# Movie Review Classification (IMDB) — `num_words=200`
This notebook is a revised version of `3.5-classifying-movie-reviews.ipynb` that:
- limits the vocabulary to the **200 most frequent words** (`num_words=200`),
- trains a simple dense network,
- plots training & validation accuracy vs epochs,
- selects the best epoch by validation accuracy, retrains on train+val, and reports **test accuracy**.

In [None]:
# Setup
import numpy as np
import matplotlib.pyplot as plt
from sklearn.model_selection import train_test_split
from tensorflow import keras
from tensorflow.keras import layers


In [None]:
# 1) Load IMDB with vocabulary capped at 200 most frequent words
NUM_WORDS = 200

# The IMDB dataset comes tokenized as integer sequences of word indices (by frequency).
(x_train, y_train), (x_test, y_test) = keras.datasets.imdb.load_data(num_words=NUM_WORDS)
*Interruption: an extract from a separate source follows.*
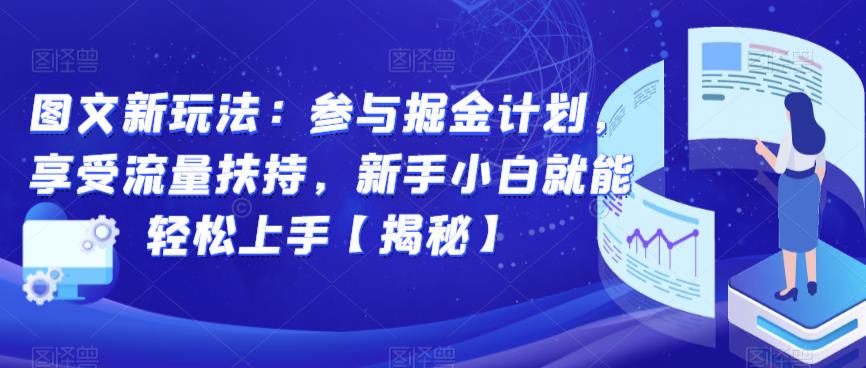 图文新玩法：参与掘金计划，享受流量扶持，新手小白就能轻松上手【揭秘】-学习资源库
# Optional: peek at one example length
len(x_train[0]), y_train[0]


In [None]:
# 2) Vectorize sequences via multi-hot encoding into dimension NUM_WORDS
def vectorize(seqs, dimension=NUM_WORDS):
    X = np.zeros((len(seqs), dimension), dtype="float32")
    for i, seq in enumerate(seqs):
        for idx in seq:
            if 0 <= idx < dimension:
                X[i, idx] = 1.0
    return X

X_train = vectorize(x_train, NUM_WORDS)
X_test  = vectorize(x_test,  NUM_WORDS)

X_train.shape, X_test.shape


In [None]:
# 3) Train/Validation split (hold-out validation; we'll later retrain on train+val using the best epoch)
X_tr, X_val, y_tr, y_val = train_test_split(X_train, y_train, test_size=10000, shuffle=False)

# 4) Build the model (simple baseline; small capacity due to tiny vocab)
def build_model():
    model = keras.Sequential([
        layers.Input(shape=(NUM_WORDS,)),
        layers.Dense(32, activation='relu'),
        layers.Dense(16, activation='relu'),
        layers.Dense(1, activation='sigmoid')
    ])
    model.compile(optimizer=keras.optimizers.Adam(1e-3),
                  loss='binary_crossentropy',
                  metrics=['accuracy'])
    return model

model = build_model()
history = model.fit(
    X_tr, y_tr,
    epochs=30,
    batch_size=512,
    validation_data=(X_val, y_val),
    verbose=1
)

# 5) Plot training & validation accuracy
acc = history.history['accuracy']
val_acc = history.history['val_accuracy']
epochs = range(1, len(acc) + 1)

plt.figure(figsize=(8,4))
plt.plot(epochs, acc, label='Training acc')
plt.plot(epochs, val_acc, label='Validation acc')
plt.xlabel('Epochs')
plt.ylabel('Accuracy')
plt.title('Training vs Validation Accuracy (num_words=200)')
plt.legend()
plt.tight_layout()
plt.show()

# Determine best epoch by validation accuracy
best_epoch = int(np.argmax(val_acc)) + 1
print(f"Best epoch by validation accuracy: {best_epoch}")

In [None]:
# 6) Retrain a fresh model on (train + val) for the best number of epochs, then evaluate on test
model2 = build_model()
X_full = np.concatenate([X_tr, X_val], axis=0)
y_full = np.concatenate([y_tr, y_val], axis=0)

model2.fit(X_full, y_full, epochs=best_epoch, batch_size=512, verbose=1)
test_loss, test_acc = model2.evaluate(X_test, y_test, verbose=0)
print(f"\nTest accuracy with best-epoch ({best_epoch}) model: {test_acc:.4f}")

### What does `x_train[0]` represent?
`x_train[0]` is the **first training review** represented as a list of **integer word indices**, where each integer corresponds to a word ranked by frequency in the training corpus. Because we set `num_words=200`, only indices in `[0, 199]` are kept; rarer words are filtered out. The indices are not the original words—just their frequency-based IDs (with several low integers reserved for special tokens in the Keras IMDB loader). The raw sequence length varies by review.